15/07/2016 12:02 - Agropecuária
Radioagência
Produtores de tabaco pedem fim de restrições a financiamentos via Pronaf
Representantes da cadeia produtiva do fumo querem anular regras que restringem o acesso dos agricultores do setor ao financiamento via Pronaf, Programa Nacional de Fortalecimento da Agricultura Familiar. O pedido foi feito durante audiência pública na Comissão de Agricultura da Câmara.
Desde primeiro de julho, está em vigor uma nova resolução do Banco Central que coloca como condição para conseguir crédito do Pronaf que no máximo 70% da renda do pequeno produtor de fumo venha do cultivo do tabaco. Ou seja, de cada 100 reais que o agricultor ganha, 30 precisam vir da venda de outros produtos. Até então, a exigência era de 20. Todo o setor está reclamando da mudança. O deputado que pediu o debate, Luis Carlos Heinze, do PP gaúcho, concorda com a reivindicação.

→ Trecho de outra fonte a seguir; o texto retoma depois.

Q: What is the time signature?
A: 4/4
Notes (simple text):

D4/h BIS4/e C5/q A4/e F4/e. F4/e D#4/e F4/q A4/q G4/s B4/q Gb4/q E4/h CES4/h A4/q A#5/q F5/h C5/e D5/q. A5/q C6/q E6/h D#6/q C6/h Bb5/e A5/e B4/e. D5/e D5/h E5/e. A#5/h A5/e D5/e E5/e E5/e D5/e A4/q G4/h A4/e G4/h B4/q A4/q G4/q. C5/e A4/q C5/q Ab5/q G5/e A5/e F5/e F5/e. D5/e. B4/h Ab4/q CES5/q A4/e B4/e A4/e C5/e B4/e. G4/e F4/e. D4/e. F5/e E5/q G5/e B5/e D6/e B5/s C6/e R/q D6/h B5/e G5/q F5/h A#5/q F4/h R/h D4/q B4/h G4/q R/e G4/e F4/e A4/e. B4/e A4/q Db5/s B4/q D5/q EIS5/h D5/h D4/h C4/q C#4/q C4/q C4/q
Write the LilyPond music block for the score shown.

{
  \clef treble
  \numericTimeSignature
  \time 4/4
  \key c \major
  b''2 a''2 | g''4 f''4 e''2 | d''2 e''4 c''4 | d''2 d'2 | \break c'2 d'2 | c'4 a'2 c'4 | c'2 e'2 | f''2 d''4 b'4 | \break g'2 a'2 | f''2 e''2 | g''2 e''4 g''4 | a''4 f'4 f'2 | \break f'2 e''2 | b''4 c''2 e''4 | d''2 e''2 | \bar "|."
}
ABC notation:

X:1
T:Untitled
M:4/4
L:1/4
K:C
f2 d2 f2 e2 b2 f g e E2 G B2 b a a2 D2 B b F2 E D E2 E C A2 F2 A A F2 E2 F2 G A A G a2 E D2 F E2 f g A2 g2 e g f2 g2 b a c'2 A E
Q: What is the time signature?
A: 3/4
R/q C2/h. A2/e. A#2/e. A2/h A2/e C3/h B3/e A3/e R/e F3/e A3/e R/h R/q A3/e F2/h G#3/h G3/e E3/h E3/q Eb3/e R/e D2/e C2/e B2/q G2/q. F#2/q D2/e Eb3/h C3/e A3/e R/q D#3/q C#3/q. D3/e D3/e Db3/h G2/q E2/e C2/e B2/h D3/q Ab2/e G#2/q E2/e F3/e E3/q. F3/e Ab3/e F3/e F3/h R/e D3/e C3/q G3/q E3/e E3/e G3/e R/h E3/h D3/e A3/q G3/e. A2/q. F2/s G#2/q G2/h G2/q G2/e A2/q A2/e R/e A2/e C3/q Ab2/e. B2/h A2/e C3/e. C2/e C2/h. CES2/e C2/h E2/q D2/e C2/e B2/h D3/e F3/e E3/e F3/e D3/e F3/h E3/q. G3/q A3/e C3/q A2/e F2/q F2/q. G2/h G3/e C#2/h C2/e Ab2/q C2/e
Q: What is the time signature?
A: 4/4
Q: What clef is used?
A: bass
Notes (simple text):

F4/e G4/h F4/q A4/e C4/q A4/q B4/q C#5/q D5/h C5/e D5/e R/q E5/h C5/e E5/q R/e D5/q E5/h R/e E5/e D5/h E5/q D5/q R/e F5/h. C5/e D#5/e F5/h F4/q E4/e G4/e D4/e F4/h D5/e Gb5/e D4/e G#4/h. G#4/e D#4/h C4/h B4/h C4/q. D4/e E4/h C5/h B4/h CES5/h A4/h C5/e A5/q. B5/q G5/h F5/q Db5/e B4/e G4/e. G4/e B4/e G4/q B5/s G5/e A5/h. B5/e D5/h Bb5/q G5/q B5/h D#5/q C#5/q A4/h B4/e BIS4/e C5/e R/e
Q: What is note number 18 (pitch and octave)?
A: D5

"Temos que derrubar a resolução e os produtores têm que continuar plantando. Esses produtores de fumo que plantam em média não chega a dar 3 hectares - 3 hectares! Veja o tamanho de área que esses produtores plantam e conseguem ainda viver decentemente."
O Pronaf não financia o cultivo de tabaco em si, mas sim outras atividades rurais desses pequenos agricultores em suas propriedades. Por exemplo, a compra de um trator para plantação de milho.
O vice-presidente da Associação dos Fumicultores do Brasil, Marco Antônio Dornelles, explica que é comum diversificar a produção nas propriedades rurais de quem planta fumo. Mas o tabaco é o produto mais rentável: sete vezes mais que o milho, por exemplo.
"O produtor de tabaco ele também tem na propriedade atividades produtivas de subsistência, ou seja, ele produz alimento para o sustento de sua família e também ele produz alimento para a venda, no caso do leite, suínos e aves. A capacidade de pagamento exigida com a mudança da resolução, ela tem que advir de outras culturas. Hoje grande parte da renda do produtor é do tabaco."
Para o diretor executivo da Associação Brasileira da Indústria do Fumo, Carlos Galant, a intenção real das novas regras de acesso ao Pronaf não é só incentivar o agricultor a aumentar a produção de outros produtos.
"Essa resolução é claramente uma deliberação governamental no sentido de reduzir por decreto a área plantada de tabaco no Brasil. Isso é evidente."
Mas os dois representantes do Governo presentes na reunião, dos Ministérios da Agricultura e do Desenvolvimento Social e Agrário, também não concordaram com a diminuição do limite de renda dos pequenos produtores que pode vir do tabaco. José Roseno, que está no cargo de Secretário Especial de Agricultura Familiar e Desenvolvimento Agrário há pouco mais de um mês, disse que ainda não conseguiu explicações sobre a motivação dessa mudança. E fala do impacto que ela pode ter.
“Teremos 80% dos agricultores impedidos de tomar o crédito para fazer a diversificação. Ou seja, a medida, que é para a diversificação, ela está tendo resultado inverso."
Roseno disse que já está com um documento pronto para entregar ao Ministério da Fazenda, pedindo a anulação das novas regras de concessão de crédito do Pronaf aos produtores de fumo. Ele quer que a medida seja revogada até o final do mês. Vale destacar que, em 2012, o Governo já havia tentado aumentar a renda obtida de outros produtos para os plantadores de tabaco, mas por causa da pressão do setor, a medida foi anulada logo depois.